-- Goal of the exercise --
Each entry below should be echoed exactly, with pictures omitted.

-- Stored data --
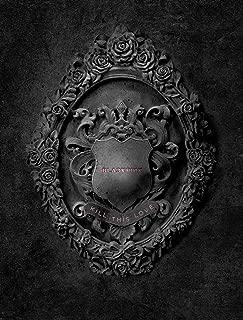 K-POP Blackpink - 2nd Mini Album [Kill This Love] (Black version) CD + Polaroid Photocard + Sticker Set + Lyrics Book + Photocards + Photobook + On Pack Poster + Folded Poster + Extra Photocards Set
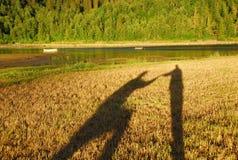 σκιά προτάσεων Στοκ εικόνες με δικαίωμα ελεύθερης χρήσης
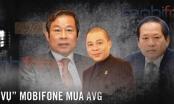 Sáng nay xét xử vụ Mobifone mua AVG: Bộ trưởng nhận hối lộ hàng triệu USD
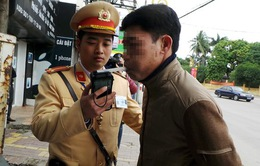 Hà Nội tiếp tục tăng cường kiểm tra nồng độ cồn, ma túy của tài xế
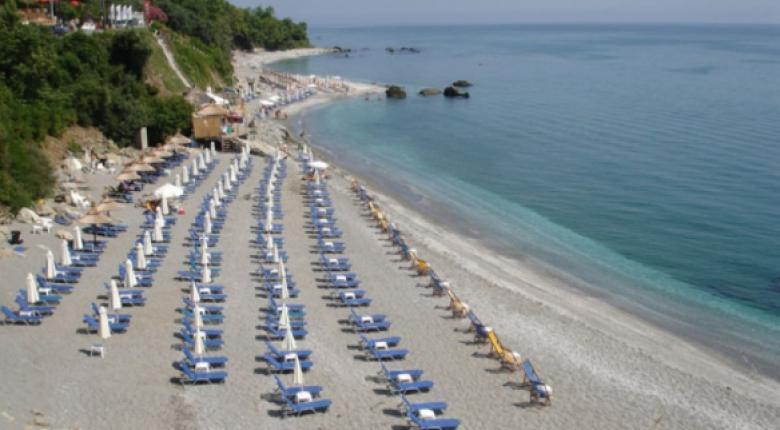 Στο «σφυρί» οι ελληνικές παραλίες μέσω ηλεκτρονικών δημοπρασιών - Κεντρική Εικόνα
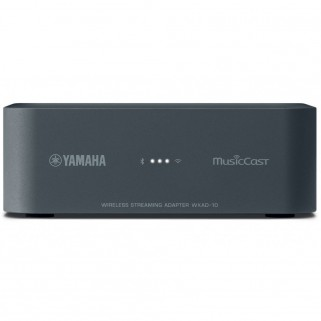 Стример Yamaha WXAD-10 Music Cast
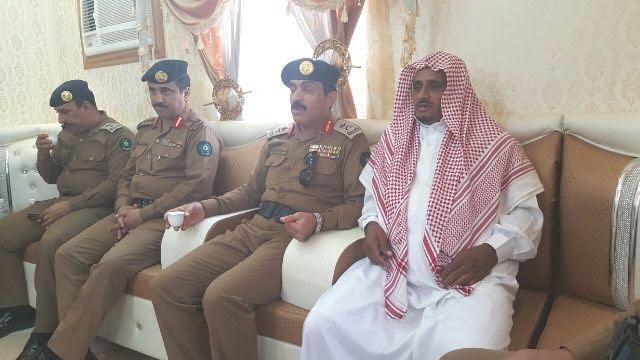 اللواء صالح بن منسي الحارثي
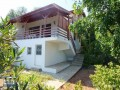 twin-cottage-for-sale-with-stunning-seaviews-of-antalya-kemer-beycik-small-20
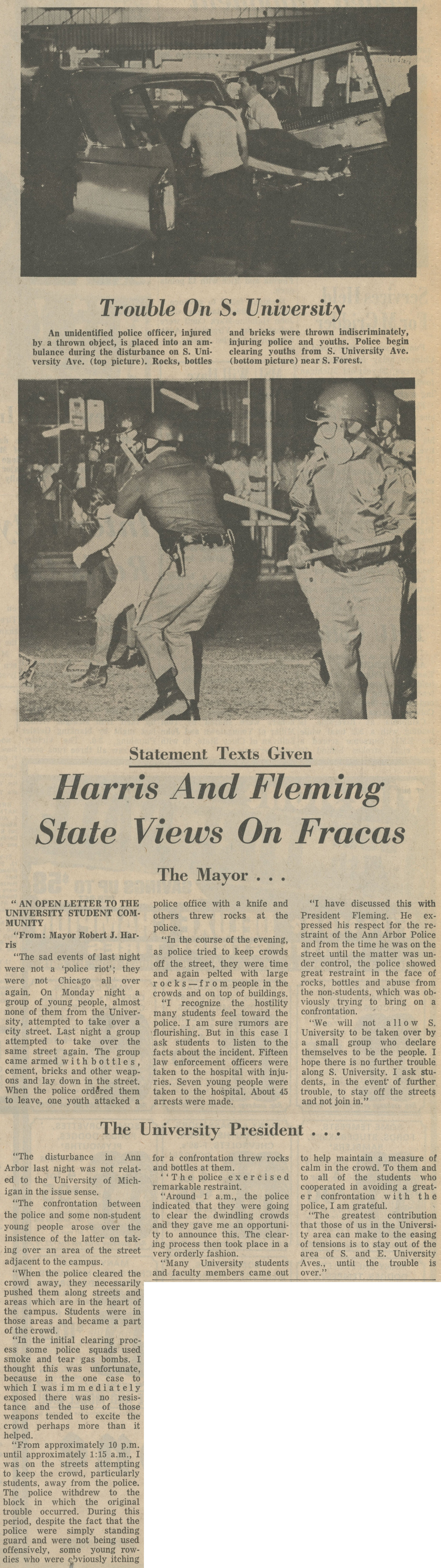 Harris and Fleming State Views on Fracas image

-- Answer to the problem --
 K-POP Blackpink - 2nd Mini Album [Kill This Love] (Black version) CD + Polaroid Photocard + Sticker Set + Lyrics Book + Photocards + Photobook + On Pack Poster + Folded Poster + Extra Photocards Set
 σκιά προτάσεων Στοκ εικόνες με δικαίωμα ελεύθερης χρήσης
 Sáng nay xét xử vụ Mobifone mua AVG: Bộ trưởng nhận hối lộ hàng triệu USD
 Hà Nội tiếp tục tăng cường kiểm tra nồng độ cồn, ma túy của tài xế
 Στο «σφυρί» οι ελληνικές παραλίες μέσω ηλεκτρονικών δημοπρασιών - Κεντρική Εικόνα
 Стример Yamaha WXAD-10 Music Cast
 اللواء صالح بن منسي الحارثي
 twin-cottage-for-sale-with-stunning-seaviews-of-antalya-kemer-beycik-small-20
 Harris and Fleming State Views on Fracas image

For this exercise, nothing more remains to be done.